I absolutely LOVED this story. This is truly a beautiful story of two women journey to the ultimate love of life, our Heavenly Father. I thoroughly enjoyed every minute of reading this book. It tells of life, love, hurt, healing and restoration. Most of all it reminds us that always through everything .god and his love for us is what takes us through every difficulty, joy and circumstances that we face even when we don't always see and recognize it. I like that Sierra and her ancestor Mary both saw it in time. I loved the prayers of their heart to our precious father in heaven, I am moved to tears by them. The love story between Sierra and Alex really touched me and I grieved at the hurt they all went through. I was of course delighted by their reconciliation and wish that every marriage which breaks down would get a chance for healing like that. Francine Rivers has done another excellent job and I applaud her on The Scarlett Thread. I highly recommend this book to all readers
The Scarlet Thread by Francine Rivers is NOT my favorite book. It probably never will be, no matter how many times I read it. I can't even say I like Sierra, the main character of the novel, or what she does, or Alex, the other main character. Why not? Because reading this book is like holding up a mirror and looking at myself, square in the face. Never did I feel I was inside Sierra's mind, but often I felt she had invaded mine.

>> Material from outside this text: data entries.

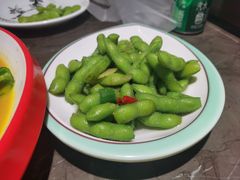 -盱眙虾神於氏龙虾(夫子庙红街店)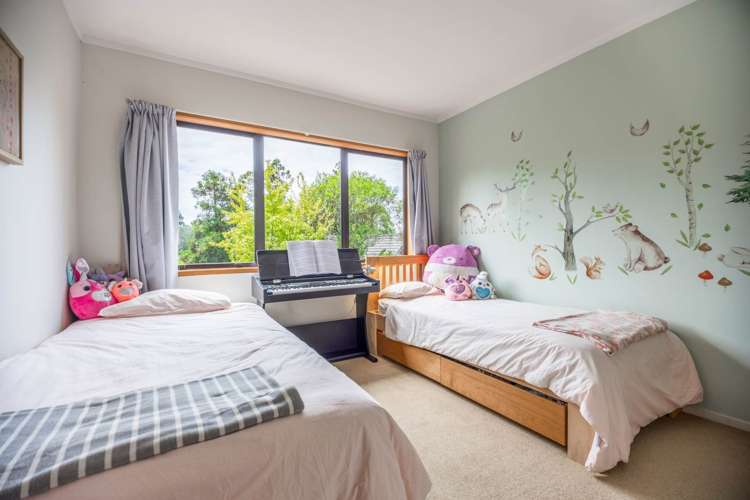 892 Beach Road Torbay_9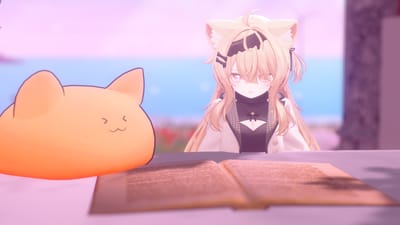 ギャラリー画像 db85e010-ffd2-4504-98ef-2bad6a29484d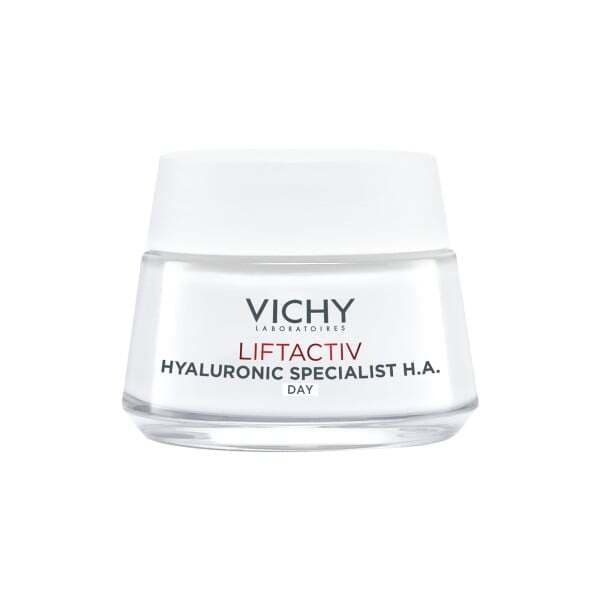 Vichy Liftactiv Supreme Anti-aging Cream 50 ml Normal And Combination Skin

This novel actually is a story within a story, telling the story of Sierra along side the story of Mary Katherine. Both left their comfortable life among family to follow their husbands, and did this unwillingly. Though many years separated them, the two stories (Mary Katherine's narrative told through her journal which survived all those centuries) are closer than is comfortable. This clearly shows that humans through the ages have battled the same enemy. Ms. Rivers does not hesitate to write about the hard issues, and does not gloss over the repercussions that might arise from them.
This is truly a romantic story, not so much between husband and wife, though that is definitely there, but between God and His crowning creation. How He pursues us, and uses our choices and decisions to call us to Him. How He is always there, waiting for us to turn to Him at our lowest point, when we feel the most insignificant and always loving us, even when our determination is to have nothing to do with Him.
So even though this is not my favorite book by Francine Rivers, this is one that has a permanent and prominent spot on my bookselves.